(Saved data entries)
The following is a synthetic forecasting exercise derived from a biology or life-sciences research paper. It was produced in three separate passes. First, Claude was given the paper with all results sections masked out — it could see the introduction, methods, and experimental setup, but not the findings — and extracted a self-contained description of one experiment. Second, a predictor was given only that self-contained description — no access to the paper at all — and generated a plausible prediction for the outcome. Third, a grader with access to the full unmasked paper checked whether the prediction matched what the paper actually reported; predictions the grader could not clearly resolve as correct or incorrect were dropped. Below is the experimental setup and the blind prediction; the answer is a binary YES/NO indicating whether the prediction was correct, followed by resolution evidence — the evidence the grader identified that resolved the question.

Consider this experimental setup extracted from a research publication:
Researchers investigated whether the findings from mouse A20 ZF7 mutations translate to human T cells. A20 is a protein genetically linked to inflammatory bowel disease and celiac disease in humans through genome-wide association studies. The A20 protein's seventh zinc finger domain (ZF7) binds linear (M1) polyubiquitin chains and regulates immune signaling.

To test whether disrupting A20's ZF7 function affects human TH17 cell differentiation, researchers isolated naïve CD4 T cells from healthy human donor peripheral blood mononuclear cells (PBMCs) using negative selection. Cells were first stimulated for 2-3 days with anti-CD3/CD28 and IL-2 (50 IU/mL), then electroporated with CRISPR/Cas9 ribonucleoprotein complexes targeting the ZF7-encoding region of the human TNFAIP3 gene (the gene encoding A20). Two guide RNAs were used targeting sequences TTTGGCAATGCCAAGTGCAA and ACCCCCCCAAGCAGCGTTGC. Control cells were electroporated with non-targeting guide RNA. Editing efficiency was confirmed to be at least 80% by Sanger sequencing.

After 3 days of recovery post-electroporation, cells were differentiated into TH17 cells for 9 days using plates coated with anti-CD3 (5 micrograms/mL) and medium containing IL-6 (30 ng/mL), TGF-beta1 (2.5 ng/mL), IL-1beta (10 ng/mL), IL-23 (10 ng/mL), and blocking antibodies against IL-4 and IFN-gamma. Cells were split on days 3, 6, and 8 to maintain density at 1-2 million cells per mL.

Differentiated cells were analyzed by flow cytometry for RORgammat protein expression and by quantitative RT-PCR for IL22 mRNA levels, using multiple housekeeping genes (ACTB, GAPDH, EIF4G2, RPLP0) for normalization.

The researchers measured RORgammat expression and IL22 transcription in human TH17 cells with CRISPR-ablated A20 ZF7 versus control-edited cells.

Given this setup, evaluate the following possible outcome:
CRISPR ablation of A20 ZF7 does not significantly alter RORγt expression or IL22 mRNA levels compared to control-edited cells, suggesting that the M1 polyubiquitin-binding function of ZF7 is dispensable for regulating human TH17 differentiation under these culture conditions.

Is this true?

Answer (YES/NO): NO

• Problem to solve:
Each record must appear again, word for word.

• Task result:
The following is a synthetic forecasting exercise derived from a biology or life-sciences research paper. It was produced in three separate passes. First, Claude was given the paper with all results sections masked out — it could see the introduction, methods, and experimental setup, but not the findings — and extracted a self-contained description of one experiment. Second, a predictor was given only that self-contained description — no access to the paper at all — and generated a plausible prediction for the outcome. Third, a grader with access to the full unmasked paper checked whether the prediction matched what the paper actually reported; predictions the grader could not clearly resolve as correct or incorrect were dropped. Below is the experimental setup and the blind prediction; the answer is a binary YES/NO indicating whether the prediction was correct, followed by resolution evidence — the evidence the grader identified that resolved the question.

Consider this experimental setup extracted from a research publication:
Researchers investigated whether the findings from mouse A20 ZF7 mutations translate to human T cells. A20 is a protein genetically linked to inflammatory bowel disease and celiac disease in humans through genome-wide association studies. The A20 protein's seventh zinc finger domain (ZF7) binds linear (M1) polyubiquitin chains and regulates immune signaling.

To test whether disrupting A20's ZF7 function affects human TH17 cell differentiation, researchers isolated naïve CD4 T cells from healthy human donor peripheral blood mononuclear cells (PBMCs) using negative selection. Cells were first stimulated for 2-3 days with anti-CD3/CD28 and IL-2 (50 IU/mL), then electroporated with CRISPR/Cas9 ribonucleoprotein complexes targeting the ZF7-encoding region of the human TNFAIP3 gene (the gene encoding A20). Two guide RNAs were used targeting sequences TTTGGCAATGCCAAGTGCAA and ACCCCCCCAAGCAGCGTTGC. Control cells were electroporated with non-targeting guide RNA. Editing efficiency was confirmed to be at least 80% by Sanger sequencing.

After 3 days of recovery post-electroporation, cells were differentiated into TH17 cells for 9 days using plates coated with anti-CD3 (5 micrograms/mL) and medium containing IL-6 (30 ng/mL), TGF-beta1 (2.5 ng/mL), IL-1beta (10 ng/mL), IL-23 (10 ng/mL), and blocking antibodies against IL-4 and IFN-gamma. Cells were split on days 3, 6, and 8 to maintain density at 1-2 million cells per mL.

Differentiated cells were analyzed by flow cytometry for RORgammat protein expression and by quantitative RT-PCR for IL22 mRNA levels, using multiple housekeeping genes (ACTB, GAPDH, EIF4G2, RPLP0) for normalization.

The researchers measured RORgammat expression and IL22 transcription in human TH17 cells with CRISPR-ablated A20 ZF7 versus control-edited cells.

Given this setup, evaluate the following possible outcome:
CRISPR ablation of A20 ZF7 does not significantly alter RORγt expression or IL22 mRNA levels compared to control-edited cells, suggesting that the M1 polyubiquitin-binding function of ZF7 is dispensable for regulating human TH17 differentiation under these culture conditions.

Is this true?

Answer (YES/NO): NO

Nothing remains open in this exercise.